Si estende la categoria di «ibrido» nel senso attraverso la categoria strategica di «neutralità tecnologica» si vuole aprire a tutti i sistemi e bio-carburanti alternativi (al 3%) purché abbattano le emissioni di CO2 in modo robusto, con obiettivi di riduzione al 90% e non al 100% e con supporto di acciaio verde europeo (7%). Ridotte pure le emissioni dei furgoni al 40% entro 2030. L’esclusività dell’elettrico è (quasi) abbattuta e potrà essere leva di ripresa per l’auto europea che con un -10% consentirà un +35/40% di non elettrico (combustione pulita e ibrido plug-in) potendo supportare anche le piccole auto e città che respirano. Basterà? Forse no, ma vediamo i benefici per Ue (Germania e Italia in primis, e Brescia con quest’ultima).

Avremo la salvaguardia del know-how su (a) motori termici avanzati/ibridi e sui bio-carburanti e (b) filiere meccaniche (componentistica, Pmi e territori di vocazione), ma pure (c) più tempo per ammortizzare investimenti fatti, (d) riduzione del rischio di deindustrializzazione rapida per una governance condivisa di politica industriale, (e) maggiore flessibilità industriale in una fase di transizione caotica (visti i dazi e incertezze globali trumpiste e non solo). Tutto ciò aiuta l’offerta europea, ma non risolve il problema della domanda e della concorrenza sui prezzi.

Perché un nodo fondamentale rimane quello della sovracapacità strutturale nei veicoli elettrici (Ev) della Cina che non solo è competitiva, ma con una eccedenza che deve «scaricare» con effetti sui prezzi globali. Infatti, la Cina segnala ancora una scarsa domanda interna nonostante i supporti statali massicci (sussidi diretti, credito agevolato, controllo delle materie prime). Con l’effetto di costi medi del 20-30% inferiori a quelli europei avendo consolidato un dominio industriale su batterie, chimica, catena del valore Ev.

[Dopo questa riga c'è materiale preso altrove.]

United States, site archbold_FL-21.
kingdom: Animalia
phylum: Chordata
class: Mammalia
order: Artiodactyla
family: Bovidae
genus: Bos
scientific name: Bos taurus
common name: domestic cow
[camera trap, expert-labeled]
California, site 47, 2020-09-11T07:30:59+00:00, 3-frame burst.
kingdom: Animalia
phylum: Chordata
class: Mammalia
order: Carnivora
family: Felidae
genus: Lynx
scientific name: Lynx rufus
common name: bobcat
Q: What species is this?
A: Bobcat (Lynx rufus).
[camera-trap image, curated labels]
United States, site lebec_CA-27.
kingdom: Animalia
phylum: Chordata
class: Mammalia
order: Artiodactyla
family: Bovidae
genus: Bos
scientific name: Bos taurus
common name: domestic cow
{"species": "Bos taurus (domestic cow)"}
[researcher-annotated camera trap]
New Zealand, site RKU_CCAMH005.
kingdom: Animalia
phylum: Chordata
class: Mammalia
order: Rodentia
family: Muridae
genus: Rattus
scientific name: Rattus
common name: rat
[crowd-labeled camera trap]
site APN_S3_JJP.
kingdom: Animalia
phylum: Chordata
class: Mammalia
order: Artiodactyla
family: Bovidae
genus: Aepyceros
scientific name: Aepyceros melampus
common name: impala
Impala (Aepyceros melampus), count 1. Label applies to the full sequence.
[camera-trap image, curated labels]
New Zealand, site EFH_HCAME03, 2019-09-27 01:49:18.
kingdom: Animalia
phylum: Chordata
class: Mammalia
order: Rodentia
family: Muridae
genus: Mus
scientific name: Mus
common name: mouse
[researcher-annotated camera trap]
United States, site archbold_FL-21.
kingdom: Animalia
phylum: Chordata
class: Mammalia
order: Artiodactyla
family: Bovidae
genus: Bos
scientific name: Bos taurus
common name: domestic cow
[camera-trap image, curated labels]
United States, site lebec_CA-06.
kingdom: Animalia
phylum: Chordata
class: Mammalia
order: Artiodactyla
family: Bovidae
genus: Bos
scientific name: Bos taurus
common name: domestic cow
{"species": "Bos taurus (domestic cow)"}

Bersaglio naturale di tale sovracapacità è l’Europa visti i dazi da Usa verso Cina (con Ira -Inflation Reduction Act e forti barriere non tariffarie). Mentre l’Europa ha un grande mercato aperto (che dovrebbe far valere di più), dazi più bassi, regole Wto-friendly e consumatori sensibili al prezzo. L’effetto è di dumping competitivo (non sempre illegale) verso l’Ue e pressione enorme sugli Ev europei di fascia media.

Rivisto lo stop dal 2035 alla vendita di auto a benzina e Diesel - © www.giornaledibrescia.it
Rivisto lo stop dal 2035 alla vendita di auto a benzina e Diesel - © www.giornaledibrescia.it

Anche riaprendo a motori a combustione interna (Ice) efficienti, ibridi, e-fuel (leva geopolitica da manovrare con intelligenza), rimangono tre problemi strutturali sui quali agire: (i) segmento Ev entry–mid dove competono Byd, Saic, Chery, con prezzi troppo bassi per l’Europa e in un segmento di volume e non di nicchia; (ii) tempi industriali dei produttori Ue da ristrutturazione, con costi sociali altissimi e supply chain più lente o meno elastiche; (iii) domanda stagnante da «mercato maturo», freni da transizione verde e consumatori «attendisti». Germania e Italia, peraltro, si differenziano (e serve più complementarietà): da un lato ci sono i vantaggi tedeschi sul segmento premium e software in recupero e con piattaforme modulari, ma dall’altro la Germania appare esposta su Ev di massa (vedi difficoltà Vw) e rischi di compressione margini. L’Italia di contro è più vulnerabile con (1) filiera Ice molto ampia; (2) meno presidio su Ev. Dunque, la «neutralità tecnologica» è comunque vitale, ma serve una politica industriale forte perché non basta ritardare il declino.

Cosa fare oltre «neutralità tecnologica» per reggere l’urto cinese? Cinque leve simultanee: A - Dazi mirati e intelligenti (anti-dumping veri, non simbolici); B - Politica industriale europea (non nazionale); C - Integrazione verticale su batterie e chimica; D - Specializzazione europea (premium, veicoli commerciali, mobilità industriale); E – Tempo: transizione meno ideologica e più pragmatismo. Questa la «muraglia (anti) cinese» con la quale la Cina non può vincere ma ha i tempi dalla sua erodendo progressivamente il cuore del mercato europeo.

Quindi la «neutralità tecnologica» è una buona notizia, utile a non auto-sabotarsi, ma non basta a fermare la sovracapacità cinese, a difendere i segmenti di volume e rilanciare da sola l’automotive europeo. Serve con urgenza una vera politica industriale e commerciale mirata a rinforzare strutturalmente la manifattura europea (innovazione, energia, federalismo industriale continentale, AI, campioni e filiere intra-europee di Pmi) perché il tempo è breve (5-7 anni) e le lancette non si fermano. Serve più consapevolezza della nostra forza e nuovo multilateralismo (Mercosur compreso) e anche «volenterosi economico-industriali» non nazionalisti.